Prague - How one's luck can change... Last month they were awarded for their daring exploits by the National Gallery and now they face up to 3 years in prison. For the same cutting edge hoax.
Six members of a Czech art-guerilla group called Ztohoven, which hacked into a TV programme with a video montage displaying what looked like a genuine nuke explosion in June last year, will have to stand trial in January.
According to the state prosecutor in the northern town of Trutnov Dušan Ondráček, who is in charge of the case, they induced public panic and thus comitted a crime.
Seven in the dock
"I expect the first hearing to take place in the month of January. But it is only an estimate," said Ondráček.
The seventh (and last) member of the group, who has been abroad up to now, is going to face the indictment as well.
"As far as I know he has returned to the Czech Republic and therefore he will be charged soon too. But he will be tried in a separate trial because of his long-term stay abroad," explained the state prosecutor.
However all of the accused are denying that it was their intention to cause panic or mock the national broadcaster. Allegedly, they wanted to highlight how powerful media are and what possibilities they have to manipulate the public's perception of reality.
Famous abroad
Big international media like CNN and BBC covered the story as well, which means global viewers have now had a chance to discover for themselves the art-guerilla collective, whose name is as tongue-in-cheek as their antics.

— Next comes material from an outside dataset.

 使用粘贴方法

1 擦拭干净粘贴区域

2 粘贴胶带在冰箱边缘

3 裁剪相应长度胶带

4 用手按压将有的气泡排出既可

Ztohoven is actually a pun, which can either mean "Out of that" or "A hundred turds" - written differently in Czech, but sounding the same. If nothing else, the group managed to draw the biggest attention to any new Czech artist act in the last decade or more.

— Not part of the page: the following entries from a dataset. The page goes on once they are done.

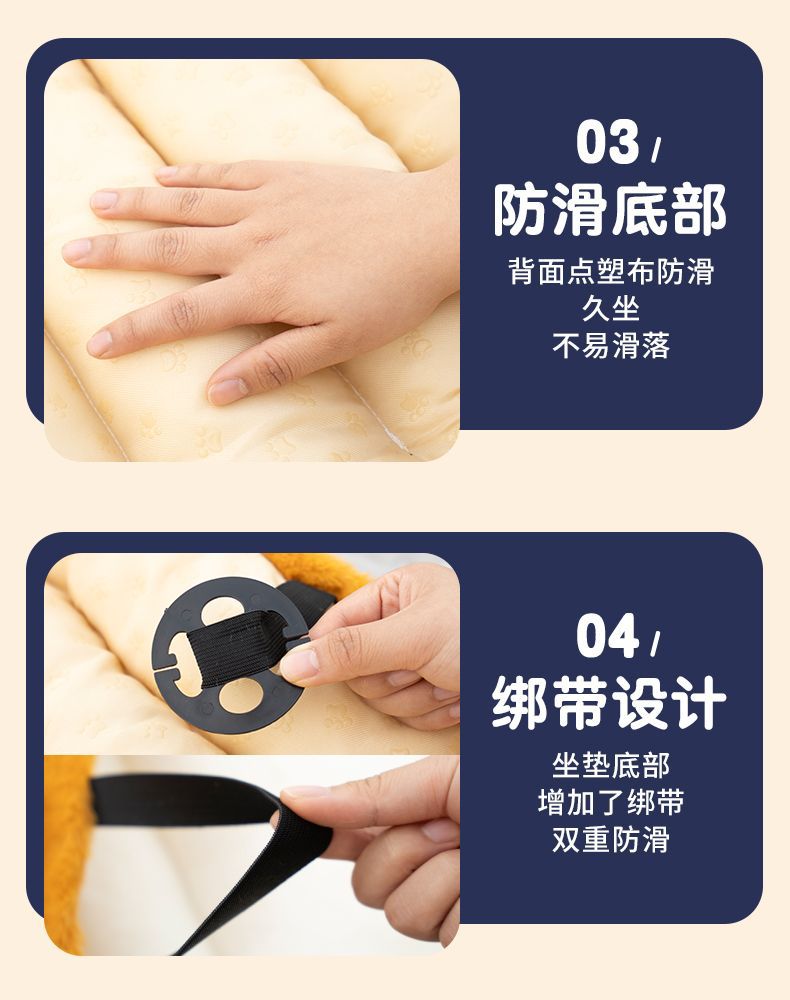 03 /
防滑底部
背面点塑布防滑
久坐
不易滑落

04 /
绑带设计
坐垫底部
增加了绑带
双重防滑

After all, the hoax nuke blast on Czech TV did not induce panic nor did it cause an irreversible loss. And the group's record in the police files as well as in the history of Czech art made it a great phenomenon.
Hijacking tradition
The hacking of the Czech TV broadcast certainly brought them more fame than their first art-guerilla piece, another hijacking of sorts. Ztohoven decided to alter a neon heart placed by a renowned Czech artist Jiří David on top of Prague Castle into a question mark in 2003.
The irony of it all is the fact that the state-owned public service Czech TV has taken Ztohoven to court while the state-owned National Gallery has awarded them.
As for the Ztohoven themselves, they don't seem to care that much. Sticking to their aim to stay anonymous, they avoid talking to media.
And they keep ignoring both the National Gallery Director Milan Knížák and Jiří David, who is arguably one of the most influential and famous artists in the Czech lands, in spite of the fact that both of them were the Ztohoven members´ professors at the academy.